**Your instructions:** The copy you give must match the records exactly, except that it holds no images.
▶
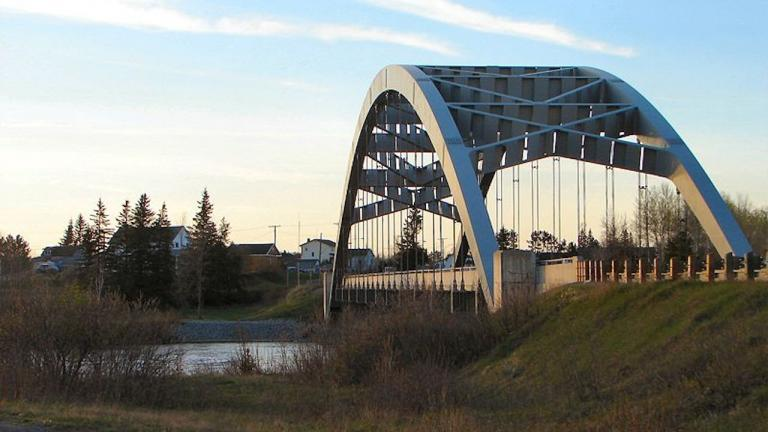 a bridge over water near a group of houses from the article How one tiny Ontario town makes the news
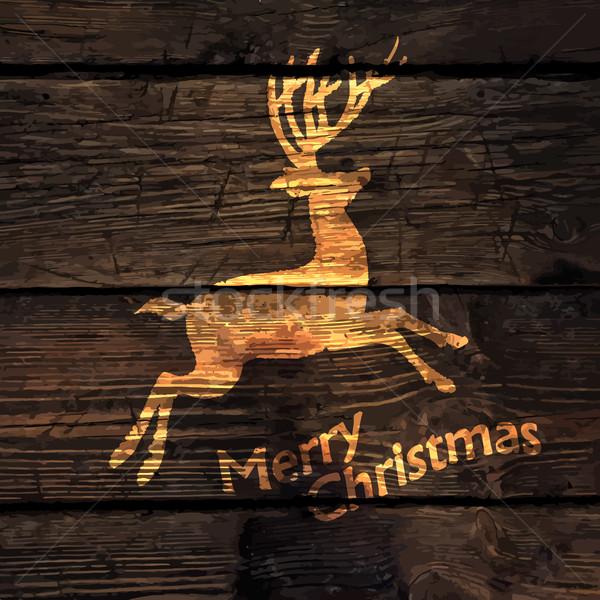 Karácsony üdvözlőlap ragyogó arany szarvas sziluett Stock fotó © pashabo
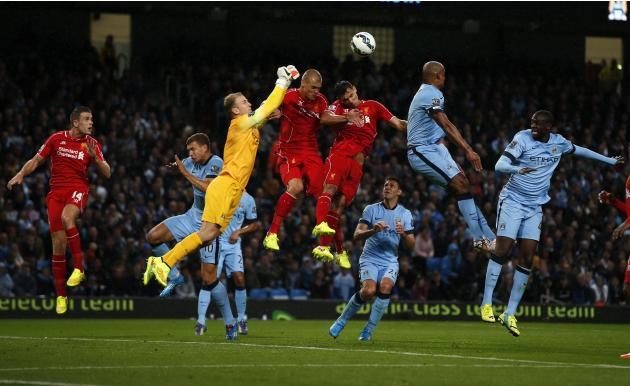 Manchester City's goalkeeper Hart punches the ball away from Liverpool's Skrtel and Lovren during their English Premier League soccer match at the Etihad stadium in Manchester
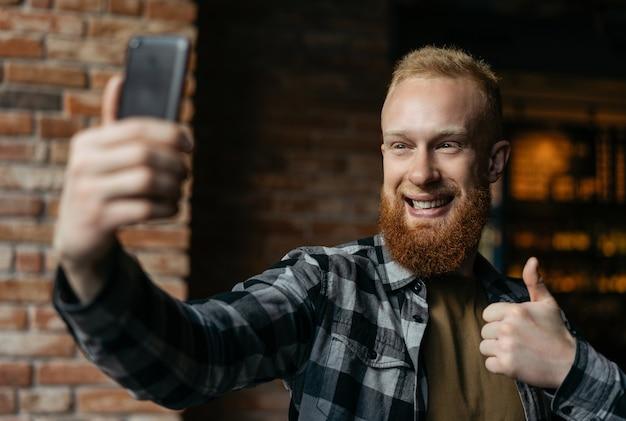 Selfiesを取って、携帯電話を使用してひげを生やした男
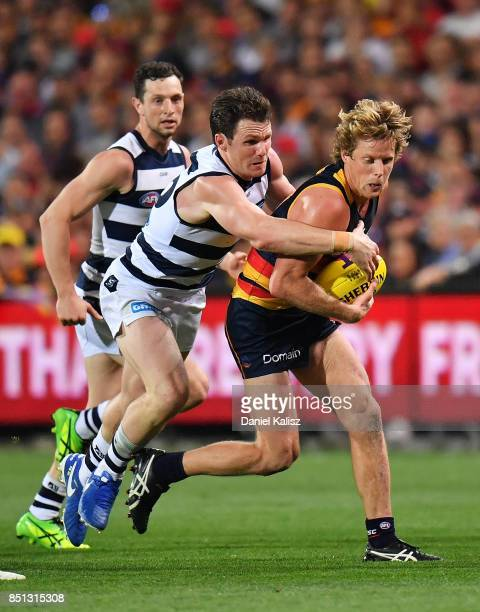 Patrick Dangerfield of the Cats tackles Rory Sloane of the Crows during the First AFL Preliminary Final match between the Adelaide Crows and the...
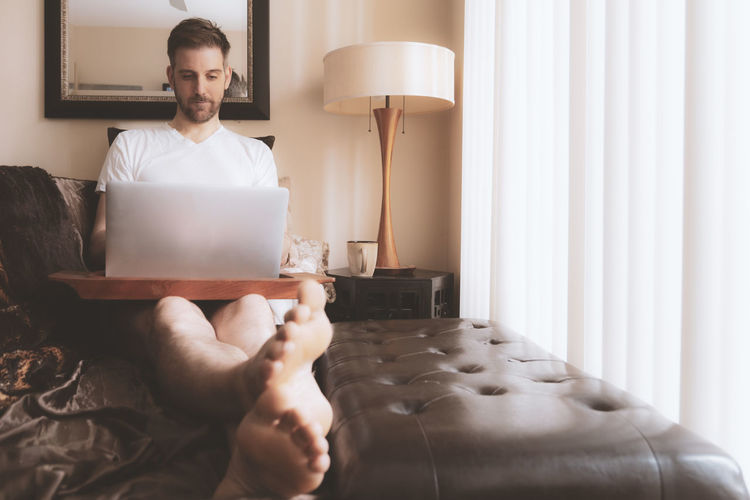 Midsection of man using mobile phone while sitting on bed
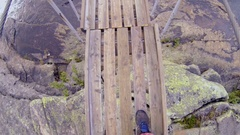 Man walking on the bridge over the mountain river Stock Footage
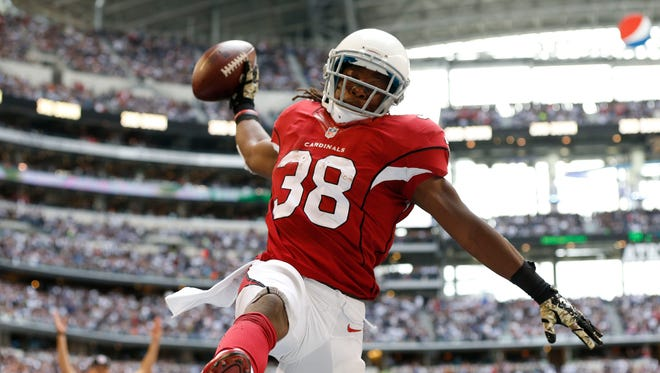 Nov 2, 2014: Cardinals running back Andre Ellington (38) spikes the ball after scoring a touchdown in the fourth quarter against the Dallas Cowboys at AT&T Stadium.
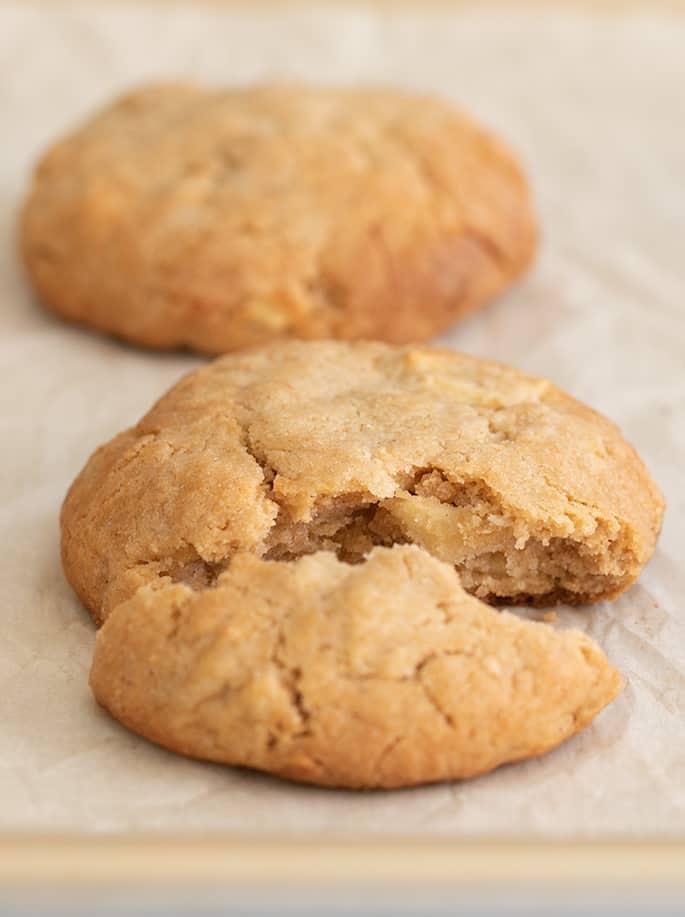 Apple peanut butter cookie broken in half on white paper on tray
◀
**Answer for the task:**
 a bridge over water near a group of houses from the article How one tiny Ontario town makes the news
 Karácsony üdvözlőlap ragyogó arany szarvas sziluett Stock fotó © pashabo
 Manchester City's goalkeeper Hart punches the ball away from Liverpool's Skrtel and Lovren during their English Premier League soccer match at the Etihad stadium in Manchester
 Selfiesを取って、携帯電話を使用してひげを生やした男
 Patrick Dangerfield of the Cats tackles Rory Sloane of the Crows during the First AFL Preliminary Final match between the Adelaide Crows and the...
 Midsection of man using mobile phone while sitting on bed
 Man walking on the bridge over the mountain river Stock Footage
 Nov 2, 2014: Cardinals running back Andre Ellington (38) spikes the ball after scoring a touchdown in the fourth quarter against the Dallas Cowboys at AT&T Stadium.
 Apple peanut butter cookie broken in half on white paper on tray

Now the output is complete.